Subtitles

Subtitles are another device the promo clip has borrowed from film, originally used to facilitate the acceptance of international cinema in Britain and America (and of English-language films in Europe and beyond), and also as a source of dialogue in early silent film. In the 1990, subtitles are often considered "artistic", or offer the viewer additional information that is not available through the visual, musical or lyrical narratives. Two videos that use subtitles to great effect, though treat them differently, are REM's "Everybody Hurts" (1993) and Radiohead's Just (1995). The main advantage of subtitles is that they allow the visual narrative to continue independently of the musical narrative. This means that the visuals can work regardless of the choice of soundtrack, as was the case with silent film, but the technique has been adapted to suit pop video. Radiohead's "Just" was directed by an art student, his first commercial film project.

The promo video makes use of subtitles as a narrative tool, and tells the story of a middle-aged man who decides to lie down in the middle of the street. Another man trips over him, and after shouting at him, asks why he is lying on the pavement. He refuses to say, and, gradually, a crowd gathers around him, culminating in a police officer ordering the man to get up. As things come to a head, the music builds up to a climax and the man tells the crowd why he is actually lying on the pavement. At this point the subtitles disappear and the camera moves to show the faces of the crowd, so the viewer never learns why he is lying on the pavement. The video ends with an aerial shot of the entire crowd lying on the pavement next to the man.

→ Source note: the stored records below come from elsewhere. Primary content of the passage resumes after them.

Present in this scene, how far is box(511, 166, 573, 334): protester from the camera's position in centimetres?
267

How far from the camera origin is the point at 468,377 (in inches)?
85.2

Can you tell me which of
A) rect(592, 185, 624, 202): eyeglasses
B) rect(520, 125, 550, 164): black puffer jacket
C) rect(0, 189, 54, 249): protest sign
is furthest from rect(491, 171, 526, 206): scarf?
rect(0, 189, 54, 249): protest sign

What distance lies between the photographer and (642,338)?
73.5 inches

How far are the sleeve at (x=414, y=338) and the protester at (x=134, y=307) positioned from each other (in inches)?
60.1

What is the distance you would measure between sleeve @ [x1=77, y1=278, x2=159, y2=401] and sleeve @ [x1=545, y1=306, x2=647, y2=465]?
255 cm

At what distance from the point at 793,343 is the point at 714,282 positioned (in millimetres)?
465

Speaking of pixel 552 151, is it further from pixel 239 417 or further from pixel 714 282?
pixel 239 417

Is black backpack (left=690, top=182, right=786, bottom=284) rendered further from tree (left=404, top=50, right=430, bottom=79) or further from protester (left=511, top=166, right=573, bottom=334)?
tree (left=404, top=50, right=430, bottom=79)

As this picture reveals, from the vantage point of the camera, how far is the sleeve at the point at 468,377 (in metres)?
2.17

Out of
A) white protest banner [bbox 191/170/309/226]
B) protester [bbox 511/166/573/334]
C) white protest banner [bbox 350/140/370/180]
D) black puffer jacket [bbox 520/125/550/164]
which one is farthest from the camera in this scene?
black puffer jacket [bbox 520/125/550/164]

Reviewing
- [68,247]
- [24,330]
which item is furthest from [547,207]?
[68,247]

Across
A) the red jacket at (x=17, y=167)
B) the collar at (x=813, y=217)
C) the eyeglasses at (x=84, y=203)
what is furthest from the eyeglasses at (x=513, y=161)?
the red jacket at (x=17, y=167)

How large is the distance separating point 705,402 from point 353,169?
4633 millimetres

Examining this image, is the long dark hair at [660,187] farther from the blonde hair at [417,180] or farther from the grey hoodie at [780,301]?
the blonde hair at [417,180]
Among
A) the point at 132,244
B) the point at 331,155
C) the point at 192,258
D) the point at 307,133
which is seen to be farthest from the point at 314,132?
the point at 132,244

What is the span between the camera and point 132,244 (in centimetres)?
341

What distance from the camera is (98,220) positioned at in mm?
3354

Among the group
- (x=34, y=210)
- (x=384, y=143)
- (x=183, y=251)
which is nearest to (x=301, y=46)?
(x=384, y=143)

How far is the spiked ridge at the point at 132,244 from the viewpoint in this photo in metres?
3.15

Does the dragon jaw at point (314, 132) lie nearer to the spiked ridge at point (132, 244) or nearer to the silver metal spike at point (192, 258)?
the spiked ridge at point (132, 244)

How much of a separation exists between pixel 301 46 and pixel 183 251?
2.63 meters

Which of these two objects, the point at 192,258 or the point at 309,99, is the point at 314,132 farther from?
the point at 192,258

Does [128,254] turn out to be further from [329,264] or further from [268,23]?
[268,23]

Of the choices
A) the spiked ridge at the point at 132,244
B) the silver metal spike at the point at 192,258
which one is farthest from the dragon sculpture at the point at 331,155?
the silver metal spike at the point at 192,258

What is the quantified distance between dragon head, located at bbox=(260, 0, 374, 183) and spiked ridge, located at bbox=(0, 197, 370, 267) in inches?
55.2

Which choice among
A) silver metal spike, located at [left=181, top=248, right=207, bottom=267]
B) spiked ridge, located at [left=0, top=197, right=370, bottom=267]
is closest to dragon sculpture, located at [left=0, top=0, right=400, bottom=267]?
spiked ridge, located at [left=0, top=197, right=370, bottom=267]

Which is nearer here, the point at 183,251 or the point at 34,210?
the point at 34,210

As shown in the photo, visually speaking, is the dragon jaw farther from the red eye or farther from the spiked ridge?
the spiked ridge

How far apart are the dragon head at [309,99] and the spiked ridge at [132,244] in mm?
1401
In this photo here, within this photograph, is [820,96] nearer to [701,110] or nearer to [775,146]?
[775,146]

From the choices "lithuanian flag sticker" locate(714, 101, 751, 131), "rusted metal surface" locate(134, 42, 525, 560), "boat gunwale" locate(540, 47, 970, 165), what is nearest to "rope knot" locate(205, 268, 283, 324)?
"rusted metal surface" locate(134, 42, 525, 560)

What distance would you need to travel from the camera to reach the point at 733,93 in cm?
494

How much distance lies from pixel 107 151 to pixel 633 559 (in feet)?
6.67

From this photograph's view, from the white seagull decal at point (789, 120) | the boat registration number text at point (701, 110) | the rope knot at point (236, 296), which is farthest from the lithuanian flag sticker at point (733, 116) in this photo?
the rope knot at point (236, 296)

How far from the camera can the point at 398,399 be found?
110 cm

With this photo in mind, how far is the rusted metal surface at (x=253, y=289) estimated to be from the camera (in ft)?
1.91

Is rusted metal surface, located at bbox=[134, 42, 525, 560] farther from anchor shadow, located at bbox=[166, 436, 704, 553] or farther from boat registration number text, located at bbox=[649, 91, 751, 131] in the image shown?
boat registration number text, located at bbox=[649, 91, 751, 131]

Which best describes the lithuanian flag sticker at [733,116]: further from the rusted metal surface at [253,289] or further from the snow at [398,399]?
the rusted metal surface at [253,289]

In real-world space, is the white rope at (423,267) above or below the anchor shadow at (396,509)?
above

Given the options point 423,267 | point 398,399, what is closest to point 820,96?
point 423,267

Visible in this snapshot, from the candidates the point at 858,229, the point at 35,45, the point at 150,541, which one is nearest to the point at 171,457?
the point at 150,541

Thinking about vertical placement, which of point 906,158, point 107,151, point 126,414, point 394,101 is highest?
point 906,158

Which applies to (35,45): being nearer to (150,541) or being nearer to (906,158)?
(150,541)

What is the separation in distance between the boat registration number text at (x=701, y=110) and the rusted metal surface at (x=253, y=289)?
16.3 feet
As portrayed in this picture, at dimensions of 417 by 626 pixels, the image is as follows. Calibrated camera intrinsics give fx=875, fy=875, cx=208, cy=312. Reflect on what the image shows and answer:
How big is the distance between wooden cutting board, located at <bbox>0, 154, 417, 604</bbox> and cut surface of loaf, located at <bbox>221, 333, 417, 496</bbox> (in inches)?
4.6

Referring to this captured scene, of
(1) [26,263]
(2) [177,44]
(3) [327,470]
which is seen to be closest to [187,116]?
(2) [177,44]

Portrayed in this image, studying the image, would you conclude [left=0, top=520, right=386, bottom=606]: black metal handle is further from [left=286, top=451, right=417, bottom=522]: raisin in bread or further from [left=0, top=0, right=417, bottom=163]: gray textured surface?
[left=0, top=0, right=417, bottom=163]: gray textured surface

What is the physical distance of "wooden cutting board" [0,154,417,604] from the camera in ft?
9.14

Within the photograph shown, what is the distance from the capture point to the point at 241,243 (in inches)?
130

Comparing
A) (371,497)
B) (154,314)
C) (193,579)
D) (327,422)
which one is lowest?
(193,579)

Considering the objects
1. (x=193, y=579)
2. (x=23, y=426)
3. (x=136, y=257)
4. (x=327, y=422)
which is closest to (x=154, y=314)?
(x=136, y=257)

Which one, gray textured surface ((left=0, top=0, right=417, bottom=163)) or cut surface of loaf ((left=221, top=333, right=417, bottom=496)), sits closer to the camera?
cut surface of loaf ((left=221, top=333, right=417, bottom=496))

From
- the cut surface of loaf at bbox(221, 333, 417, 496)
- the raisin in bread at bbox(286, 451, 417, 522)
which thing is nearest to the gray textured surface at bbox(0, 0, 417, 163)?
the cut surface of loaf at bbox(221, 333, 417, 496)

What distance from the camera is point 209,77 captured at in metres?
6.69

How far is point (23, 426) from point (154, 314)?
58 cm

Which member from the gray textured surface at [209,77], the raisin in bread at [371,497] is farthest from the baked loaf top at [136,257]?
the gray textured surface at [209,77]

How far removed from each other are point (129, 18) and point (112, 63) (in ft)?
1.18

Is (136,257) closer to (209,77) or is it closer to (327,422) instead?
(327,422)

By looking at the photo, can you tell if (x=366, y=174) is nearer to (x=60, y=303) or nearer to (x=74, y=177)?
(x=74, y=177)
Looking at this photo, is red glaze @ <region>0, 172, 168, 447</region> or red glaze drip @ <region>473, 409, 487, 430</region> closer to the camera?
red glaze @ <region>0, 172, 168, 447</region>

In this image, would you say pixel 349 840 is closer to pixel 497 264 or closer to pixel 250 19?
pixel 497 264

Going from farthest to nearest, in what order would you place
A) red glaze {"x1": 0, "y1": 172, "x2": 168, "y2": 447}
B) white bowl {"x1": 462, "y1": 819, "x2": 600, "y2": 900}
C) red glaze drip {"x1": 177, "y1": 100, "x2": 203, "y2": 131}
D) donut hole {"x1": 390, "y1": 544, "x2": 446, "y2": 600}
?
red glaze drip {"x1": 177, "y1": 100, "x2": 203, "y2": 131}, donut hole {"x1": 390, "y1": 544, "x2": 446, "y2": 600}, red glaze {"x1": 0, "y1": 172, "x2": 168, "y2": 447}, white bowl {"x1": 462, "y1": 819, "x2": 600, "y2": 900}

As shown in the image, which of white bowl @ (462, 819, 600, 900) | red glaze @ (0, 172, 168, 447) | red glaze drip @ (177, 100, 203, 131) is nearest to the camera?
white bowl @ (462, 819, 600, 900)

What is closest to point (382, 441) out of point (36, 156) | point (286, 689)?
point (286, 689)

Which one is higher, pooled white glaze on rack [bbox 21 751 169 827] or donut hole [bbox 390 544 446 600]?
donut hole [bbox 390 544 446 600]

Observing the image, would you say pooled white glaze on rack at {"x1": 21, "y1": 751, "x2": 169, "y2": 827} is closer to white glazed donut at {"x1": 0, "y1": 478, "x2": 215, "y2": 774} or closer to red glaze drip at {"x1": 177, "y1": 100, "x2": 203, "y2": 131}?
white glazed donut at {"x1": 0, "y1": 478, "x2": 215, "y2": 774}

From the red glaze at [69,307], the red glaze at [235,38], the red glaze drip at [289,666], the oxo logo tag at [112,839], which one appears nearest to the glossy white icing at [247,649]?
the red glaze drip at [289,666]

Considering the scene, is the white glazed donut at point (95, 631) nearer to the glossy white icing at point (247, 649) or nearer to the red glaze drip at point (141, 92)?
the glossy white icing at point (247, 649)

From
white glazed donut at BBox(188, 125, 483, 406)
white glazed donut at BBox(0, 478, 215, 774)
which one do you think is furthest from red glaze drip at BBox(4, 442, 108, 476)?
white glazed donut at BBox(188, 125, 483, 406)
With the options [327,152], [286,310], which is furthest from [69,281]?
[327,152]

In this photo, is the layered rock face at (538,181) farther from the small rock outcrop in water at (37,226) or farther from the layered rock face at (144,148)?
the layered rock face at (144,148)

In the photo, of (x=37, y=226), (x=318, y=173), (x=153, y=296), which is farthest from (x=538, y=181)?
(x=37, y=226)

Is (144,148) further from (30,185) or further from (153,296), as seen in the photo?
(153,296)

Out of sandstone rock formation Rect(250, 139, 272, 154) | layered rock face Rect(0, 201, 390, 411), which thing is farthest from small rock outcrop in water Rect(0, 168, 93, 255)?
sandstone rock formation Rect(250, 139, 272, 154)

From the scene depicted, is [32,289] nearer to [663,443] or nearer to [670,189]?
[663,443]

Though this film could work on its own merits, it has been adopted for use as a promo video. From the opening few scenes the main story is interspersed with footage of Radiohead "performing" the song in a room in an apartment block, with lead singer Thom Yorke looking out of the window onto the incident down below. Though the band have little to do with the visual narrative, they seem to be included in the video both to remind the viewer that it is a pop video we are watching, and that the main function of the video is to promote Radiohead, their single and the accompanying album.

Analysis: REM, Everybody Hurts

The use of subtitles in R.E.M.'s "Everybody Hurts" is a little more sophisticated, and is almost a parody of the idea of lip-synching/visualisation of lyrics. The video begins with the band sitting in a car, which pulls up to a traffic jam. The words at the beginning of the first verse,

When the day is long,
And the night,
The night is yours alone

appear at the bottom of the screen as Michael Stipe sings them. The visual narrative then switches to the passengers of other cars who are stuck in the jam, and the subtitles no longer imitate the lyrics, but rather voice the thoughts of these other people, all of who are hurting in some way. All of these people are alone in some way, and each case is different. The viewer has to guess why the passengers are hurting from a single line of subtitles at the bottom of the screen.

As the music moves into the middle section, Michael Stipe gets out of the car and walks around the stranded traffic, as do the rest of the band. The subtitles continue to voice people's thoughts as we hear the final verse, occasionally imitating the lyrics of the final verse and following chorus, before the song shifts into the coda section. The coda section is the section most clearly defined in the song in terms of instrumentation, which previously consisted of organ, acoustic guitar, bass, strings and quiet percussive clicks. This final section sees the first appearance of a full drum kit and electric guitar and is the obvious climax of the song. Even Michael Stipe's lyrical phrases are shorter in length, more repetitive, and the song seems to lose some of its hopelessness and becomes more assertive, more hopeful.

The final coda section is also the turning point in the visual narrative. Whereas we had previously seen individual shots of people sitting in cars, worrying and hurting, we now see everyone climb out of their cars as the camera slowly zooms out, some of whom we recognise from earlier shots in the promo clip. Just as the music asserts that things may not be as bad as they seem, the visuals seem to show all these individual people, united in their effort to walk away from their cars and their feelings of entrapment (the cars are probably a symbol for entrapment in a life these people are unhappy in).

It may be interesting to note that Michael Stipe doesn"t start lip-synching the lyrics until the beginning of the coda section. There may be many ways of interpreting this - though the subtitles relay intense personal feelings, there may be some amount of distancing between the characters and the viewer, which dissipates when Stipe actually starts to lip-synching the words. The lip-synching may also be interpreted as a call to the passengers to break out, to leave their old lives behind and walk away. There is also an idealistic nature to the end of the promo clip - in an ideal world people could just walk away and start a new life. It is possibly this idealism, combined with the grain of Stipe's almost "anguished" voice and the gentle instrumentation, which makes the song so poignant and so emotional. If everybody hurts, then surely we can all relate to the song's lyrics(and perhaps even the visuals), and it is probably this universality, which helped make the song an international hit.